13.8.16

Porque sou um mau presbiteriano: O cisco e a trave no olho


Porque sou um mau presbiteriano: O cisco e a trave no olho

Eu não sou quem eu gostaria de ser;
eu não sou quem eu poderia ser, ainda,
eu não sou quem eu deveria ser. Mas graças a Deus
eu não sou mais quem eu era!
(Atribuído) Martin Luther King

Faça a pergunta certa

Não vou começar o texto citando um teólogo, citarei um político que disse: “Não pergunte o que seu país pode fazer por você. Pergunte o que você pode fazer por seu país”. Esta frase foi pronunciada por John F. Kennedy, presidente dos EUA. Fazendo uma adaptação, pergunte-se: “Não pergunte o que a minha igreja pode fazer por mim, mas o que posso fazer por ela?” Ou ainda, “o que posso fazer por mim mesmo para me tornar um cristão melhor?”.

Não raras vezes sabemos mais criticar uma igreja ou sua liderança e não temos o menor trabalho de fazer uma autocrítica construtiva e realística sobre si mesmo. A velha história do “cisco e a trave” da passagem do Novo Testamento em Mateus 7. A analogia utilizada aqui é: “quem julga vê um pequeno objeto nos olhos de outrem quando tem uma grande trave de madeira no próprio olho”. É muito mais fácil apontar os erros dos outros.

A igreja é uma sociedade de pessoas, e onde há gente há problemas. E por ser uma sociedade cada membro possui características individuais, somente suas, que o diferencia dos outros membros. Cada membro tem sua história, cada um tem sua personalidade, inteligência, sentimentos, talentos etc. E nesta mistura de gente, muitos acham mais fácil apontar os erros dos outros e não enxergar os próprios erros. O simples ato de jogar papel no chão na rua ou usar um celular enquanto dirige já me coloca como um mau cidadão. Quantas vezes desrespeitei o direito do meu próximo no trânsito da cidade ou numa fila de banco? Quantas vezes enganei, menti e prejudiquei alguém na família, no trabalho, na escola, na igreja, pelas Redes Sociais? Ok, tudo bem, não vivo subornando e sonegando impostos, não mato, não roubo! O que um mau cidadão tem a ver com a igreja?

| Tarefa solicitada |
Transcreva novamente o trecho do texto sobre o cisco e a trave, começando em "A igreja é uma" e terminando em "com a igreja?", e substitua "mau cidadão" por "mau vizinho".

(Legendas descritivas breves)
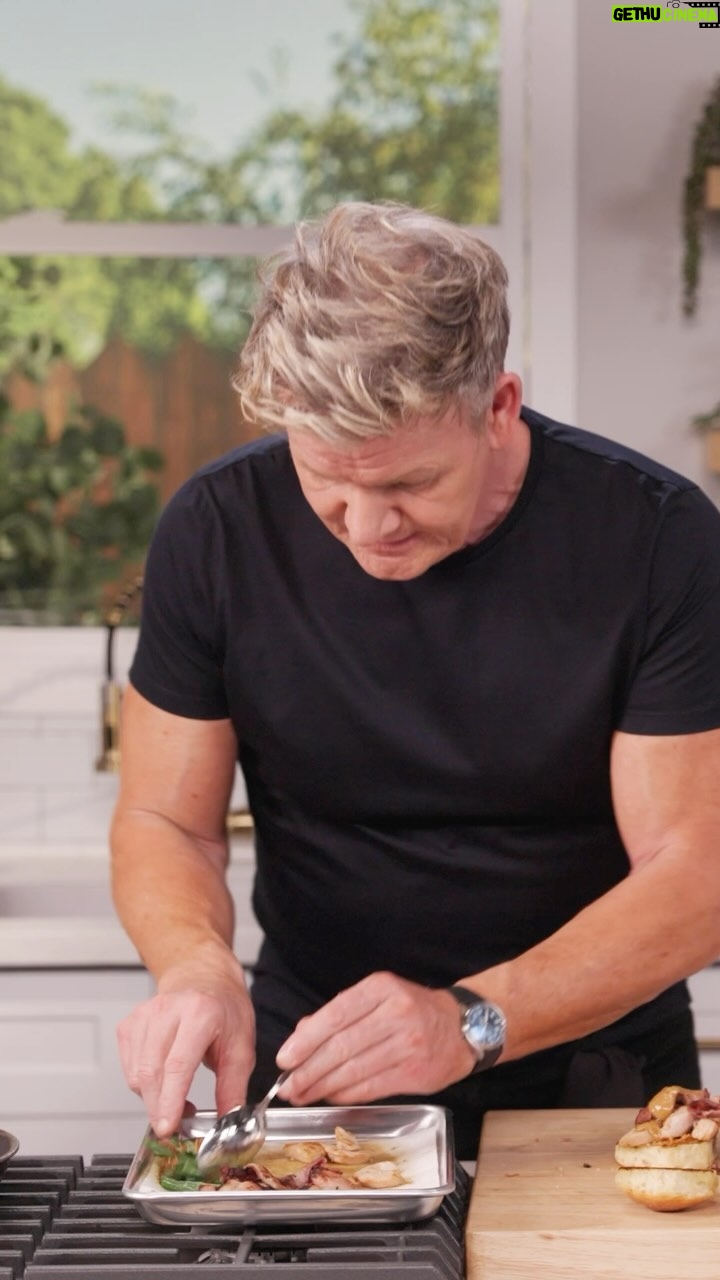 Gordon Ramsay - 41.7K Likes - I’m cooking up the ultimate Friendsgiving Leftover Sandwich today on @biteoriginals ! Head to my stories to watch the full recipe !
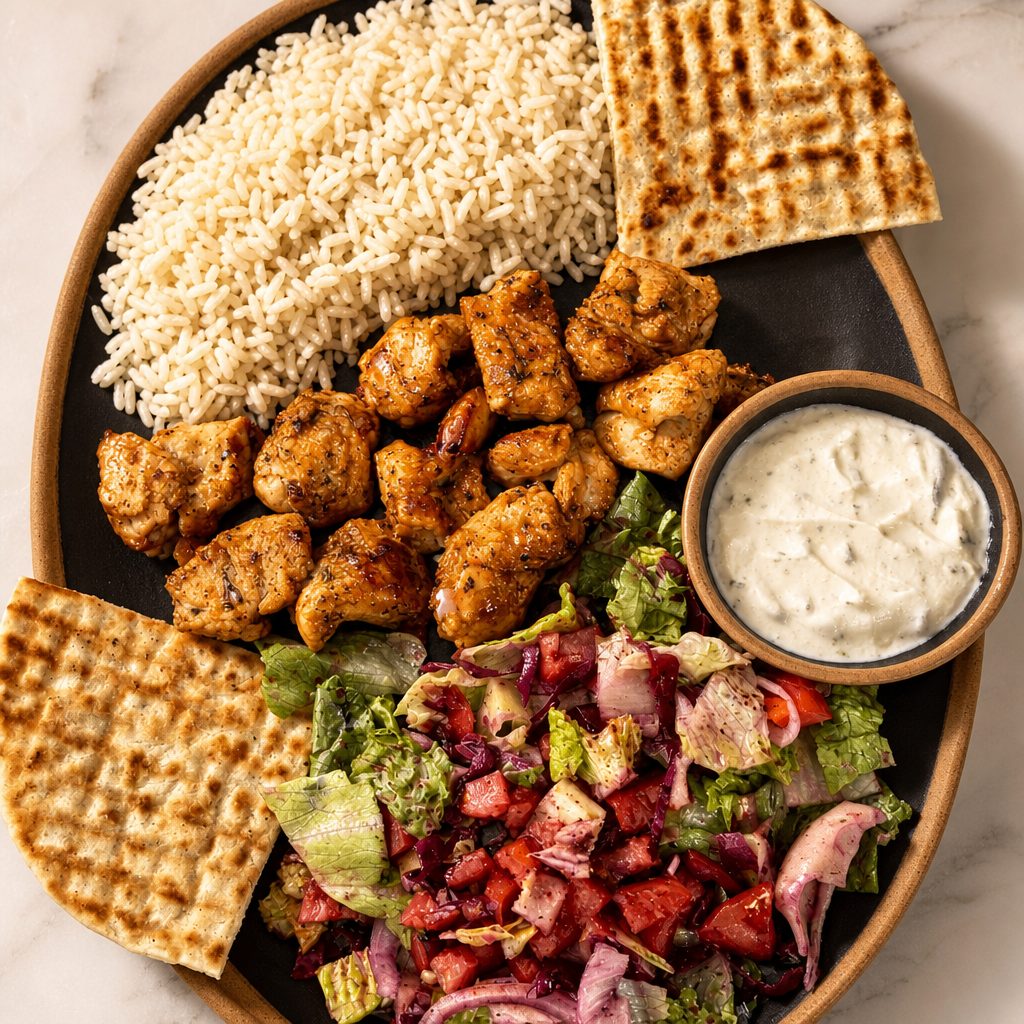 Chicken Shish Platter.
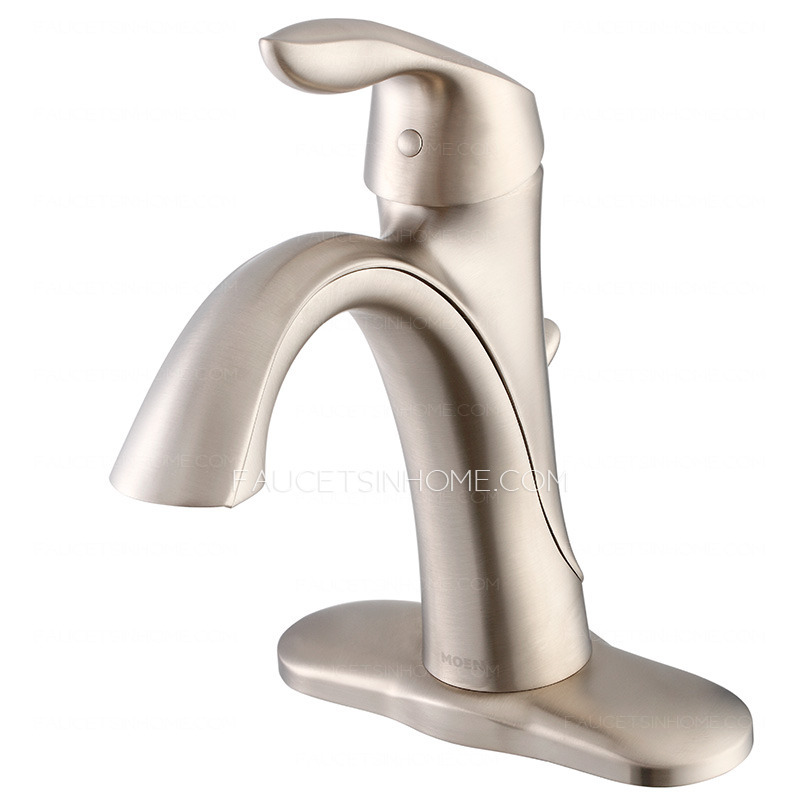 High End Brass Nickel Brushed Modern Bathroom Faucet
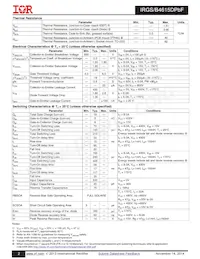 IRGS4615DTRRPBF Datasheet Page 2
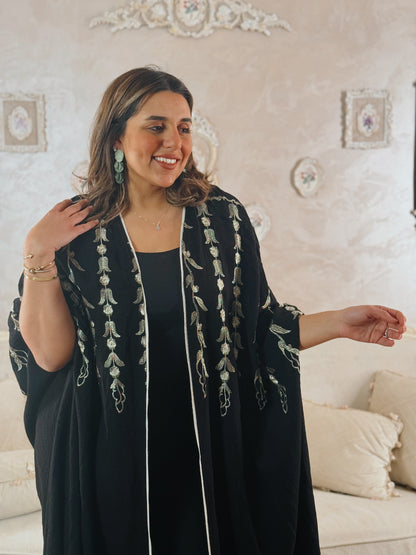 Embroidered cape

| Espaço de resposta |
A igreja é uma sociedade de pessoas, e onde há gente há problemas. E por ser uma sociedade cada membro possui características individuais, somente suas, que o diferencia dos outros membros. Cada membro tem sua história, cada um tem sua personalidade, inteligência, sentimentos, talentos etc. E nesta mistura de gente, muitos acham mais fácil apontar os erros dos outros e não enxergar os próprios erros. O simples ato de jogar papel no chão na rua ou usar um celular enquanto dirige já me coloca como um mau vizinho. Quantas vezes desrespeitei o direito do meu próximo no trânsito da cidade ou numa fila de banco? Quantas vezes enganei, menti e prejudiquei alguém na família, no trabalho, na escola, na igreja, pelas Redes Sociais? Ok, tudo bem, não vivo subornando e sonegando impostos, não mato, não roubo! O que um mau vizinho tem a ver com a igreja?